## To do
#1 List every account or system whose credentials the job posting says the new hire will manage.
#2 According to the job posting, which of these statements are true? Answer yes or no for each, and quote the words of the posting that decide it. (a) GitLabCI is the preferred tool for implementing CI/CD. (b) The role calls for at least five years of DevOps experience. (c) Terraform is the tool named for writing infra as a code.
#3 Copy out the part of the job posting that starts at the words "- Building environments" and ends after the words "environment for scalability.", without changing anything.

Selected passage Block Start

This position is a crucially important position in the firm and the person hired will have the liberty to drive the product and provide direction in line with business needs.
Website: https://moneyhop.co/">https://moneyhop.co/
About Individual
Looking for an enthusiastic individual who is passionate about technology and has worked with either a start-up or a blue-chip firm in the past.
The candidate needs to be a multi-tasker, highly self-motivated, self-starter and have the ability to work in a high stress environment. He/she should be tech savvy and willing to embrace new technology comfortably.
Ideally, the candidate should have experience working with the technology stack in the scalable and high growth mobile application software.
General Skills
- 3-4 years of experience in DevOps.
- Bachelor's degree in Computer Science, Information Science, or equivalent practical experience.
- Exposure to Behaviour Driven Development and experience in programming and testing.
- Excellent verbal and written communication skills.
- Good time management and organizational skills.
- Dependability
- Accountability and Ownership
- Right attitude and growth mindset
- Trust-worthiness
- Ability to embrace new technologies
- Ability to get work done
- Should have excellent analytical and troubleshooting skills.
Technical Skills
- Work with developer teams with a focus on automating build and deployment using tools such as Jenkins.
- Implement CI/CD in projects (GitLabCI preferred).
- Enable software build and deploy.
- Provisioning both day to day operations and automation using tools, e. g. Ansible, Bash.
- Write, plan, create infra as a code using Terraform.
- Monitoring, ITSM automation incident creation from alerts using licensed and open source tools.
- Manage credentials for AWS cloud servers, github repos, Atlassian Cloud services, Jenkins, OpenVPN, and the developers environment.
- Building environments for unit tests, integration tests, system tests, and acceptance tests using Jenkins.
- Create and spin off resource instances.
- Experience implementing CI/CD.
- Experience with infrastructure automation solutions (Ansible, Chef, Puppet, etc. ).
- Experience with AWS.
- Should have expert Linux and Network administration skills to troubleshoot and trace symptoms back to the root cause.
- Knowledge of application clustering / load balancing concepts and technologies.
- Demonstrated ability to think strategically about developing solution strategies, and deliver results.
- Good understanding of design of native Cloud applications Cloud application design patterns and practices in AWS.
Day-to-Day requirements
- Work with the developer team to enhance the existing CI/CD pipeline.
- Adopt industry best practices to set up a UAT and prod environment for scalability.
- Manage the AWS resources including IAM users, access control, billing etc.
- Work with the test automation engineer to establish a CI/CD pipeline.
- Work on replication of environments easy to implement.
- Enable efficient software deployment.

Selected passage Block End
Given entries Block Start

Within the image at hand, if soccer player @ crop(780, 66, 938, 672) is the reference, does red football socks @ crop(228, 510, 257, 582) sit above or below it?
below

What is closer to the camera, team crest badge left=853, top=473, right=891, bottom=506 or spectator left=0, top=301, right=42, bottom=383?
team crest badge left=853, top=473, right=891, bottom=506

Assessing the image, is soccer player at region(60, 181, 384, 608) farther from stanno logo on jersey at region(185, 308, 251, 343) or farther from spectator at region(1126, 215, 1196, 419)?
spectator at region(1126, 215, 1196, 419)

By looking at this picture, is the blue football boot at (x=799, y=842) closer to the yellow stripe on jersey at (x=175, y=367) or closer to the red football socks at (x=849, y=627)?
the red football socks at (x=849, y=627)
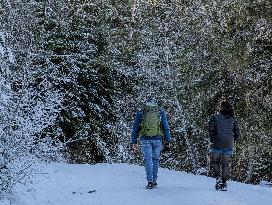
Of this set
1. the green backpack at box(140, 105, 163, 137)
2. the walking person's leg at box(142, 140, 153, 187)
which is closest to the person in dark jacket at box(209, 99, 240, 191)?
the green backpack at box(140, 105, 163, 137)

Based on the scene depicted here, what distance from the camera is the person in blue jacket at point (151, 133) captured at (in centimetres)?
1130

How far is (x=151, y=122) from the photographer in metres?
11.4

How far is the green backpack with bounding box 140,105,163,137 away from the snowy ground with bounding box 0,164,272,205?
1.08 meters

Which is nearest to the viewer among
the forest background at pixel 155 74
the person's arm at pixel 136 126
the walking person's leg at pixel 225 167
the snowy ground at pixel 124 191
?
the snowy ground at pixel 124 191

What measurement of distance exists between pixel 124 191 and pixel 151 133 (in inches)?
47.3

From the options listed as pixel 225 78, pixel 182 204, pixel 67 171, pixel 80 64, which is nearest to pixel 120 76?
pixel 80 64

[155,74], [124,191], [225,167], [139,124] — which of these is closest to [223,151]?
[225,167]

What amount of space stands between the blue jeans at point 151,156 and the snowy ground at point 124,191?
0.31m

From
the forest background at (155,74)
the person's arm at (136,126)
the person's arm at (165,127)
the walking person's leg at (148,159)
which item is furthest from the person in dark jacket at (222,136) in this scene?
the forest background at (155,74)

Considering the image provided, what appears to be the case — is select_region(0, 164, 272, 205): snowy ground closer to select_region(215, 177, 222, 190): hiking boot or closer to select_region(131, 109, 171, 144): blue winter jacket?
select_region(215, 177, 222, 190): hiking boot

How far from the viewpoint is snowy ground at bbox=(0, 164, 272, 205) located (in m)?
10.2

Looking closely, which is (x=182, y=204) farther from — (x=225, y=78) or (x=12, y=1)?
(x=225, y=78)

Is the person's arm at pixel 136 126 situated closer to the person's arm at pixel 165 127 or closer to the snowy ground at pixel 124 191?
the person's arm at pixel 165 127

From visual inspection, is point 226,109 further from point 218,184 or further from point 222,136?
point 218,184
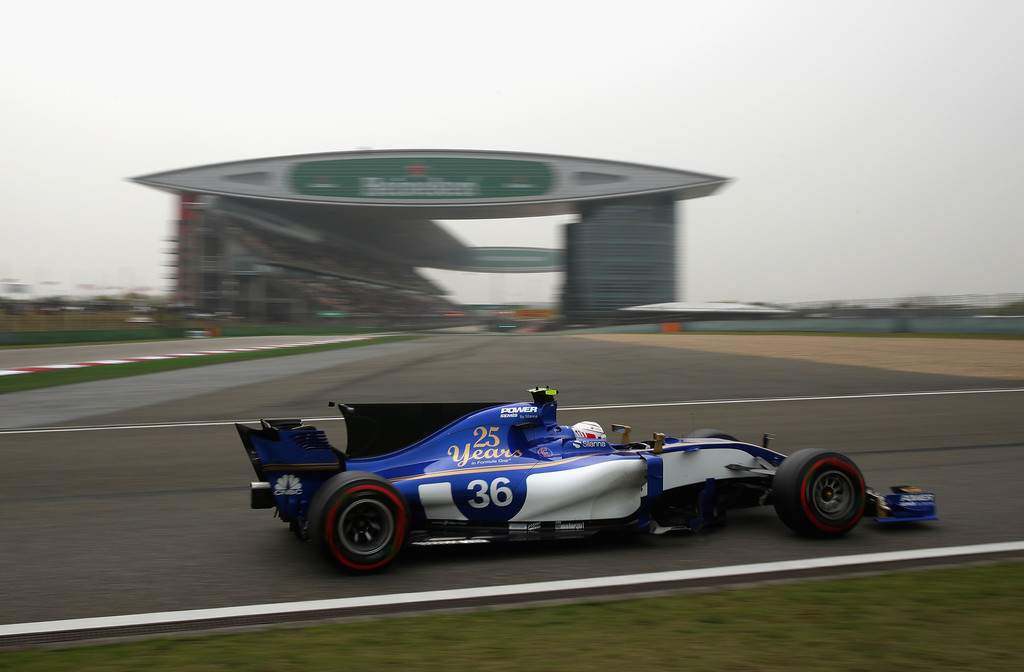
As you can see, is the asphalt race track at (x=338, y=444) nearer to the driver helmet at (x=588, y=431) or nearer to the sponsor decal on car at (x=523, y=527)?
the sponsor decal on car at (x=523, y=527)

Given entries Block End

## Task-by-task answers
#1 AWS cloud servers, github repos, Atlassian Cloud services, Jenkins, OpenVPN, the developers environment

#2
(a) Yes: "Implement CI/CD in projects (GitLabCI preferred)."
(b) No: "3-4 years of experience in DevOps."
(c) Yes: "Write, plan, create infra as a code using Terraform."

#3
- Building environments for unit tests, integration tests, system tests, and acceptance tests using Jenkins.
- Create and spin off resource instances.
- Experience implementing CI/CD.
- Experience with infrastructure automation solutions (Ansible, Chef, Puppet, etc. ).
- Experience with AWS.
- Should have expert Linux and Network administration skills to troubleshoot and trace symptoms back to the root cause.
- Knowledge of application clustering / load balancing concepts and technologies.
- Demonstrated ability to think strategically about developing solution strategies, and deliver results.
- Good understanding of design of native Cloud applications Cloud application design patterns and practices in AWS.
Day-to-Day requirements
- Work with the developer team to enhance the existing CI/CD pipeline.
- Adopt industry best practices to set up a UAT and prod environment for scalability.